- **DATA BLOCK**
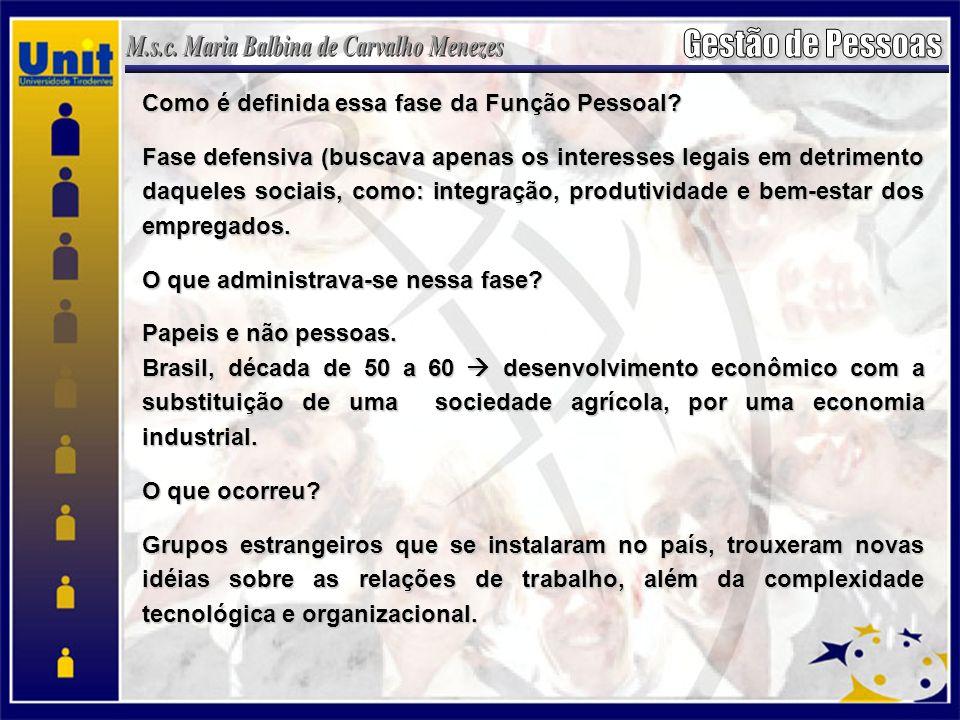ADMINISTRAÇÃO DE SALÁRIOS Administração de salários: O que é.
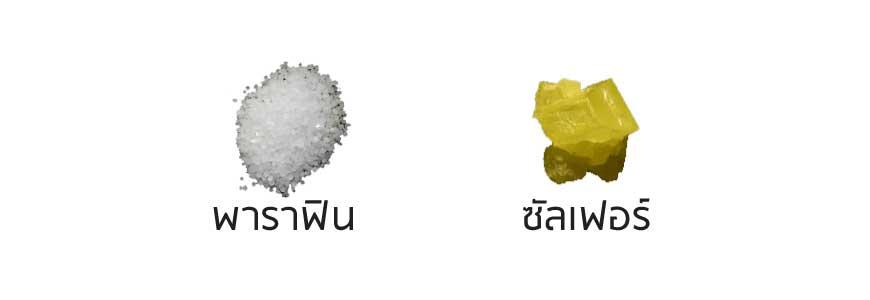 น้ำมันสังเคราะห์คืออะไร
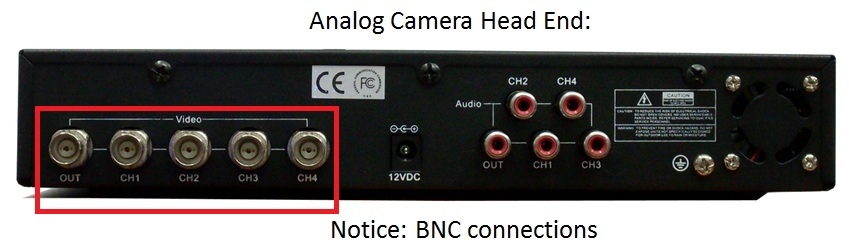 How To Know If A System Is Analog Or Ip Tutorial
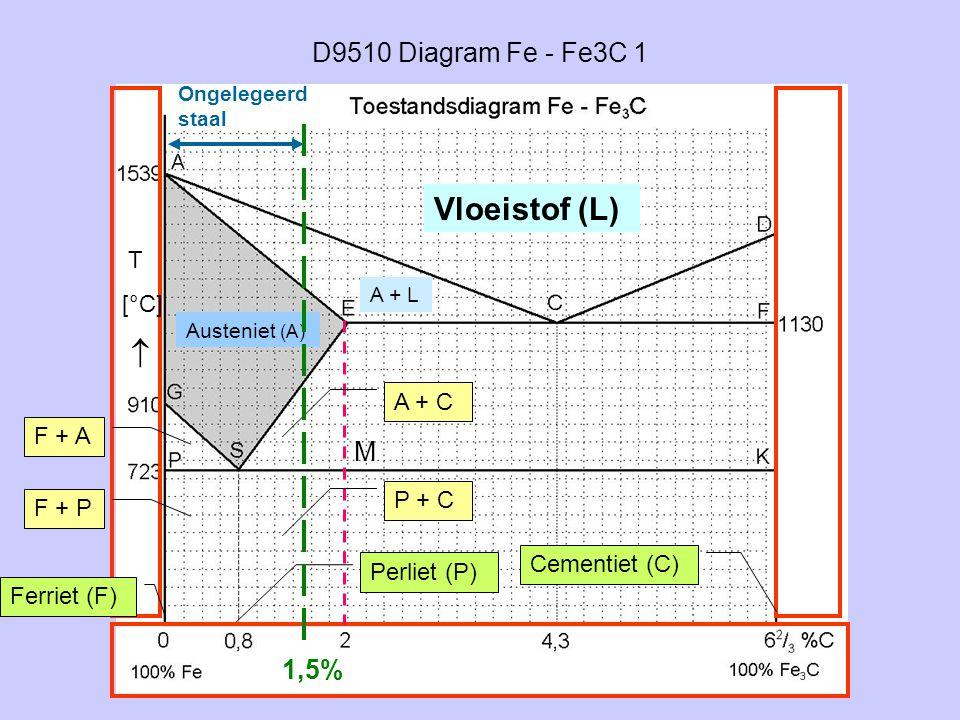 D9510 Diagram Fe - Fe3C 1 Vloeistof (L) Austeniet (A) A + L Ferriet (F) Perliet (P) Cementiet (C) F + A F + P M A + C P + C T [°C]  1,5% Ongelegeerd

- **WORK TO COMPLETE**
Copy only what lies between the start of the listing above and the line containing "How To Know", inclusive of both ends, exactly as written, and drop the pictures.

- **EXERCISE ANSWER**
ADMINISTRAÇÃO DE SALÁRIOS Administração de salários: O que é.
 น้ำมันสังเคราะห์คืออะไร
 How To Know If A System Is Analog Or Ip Tutorial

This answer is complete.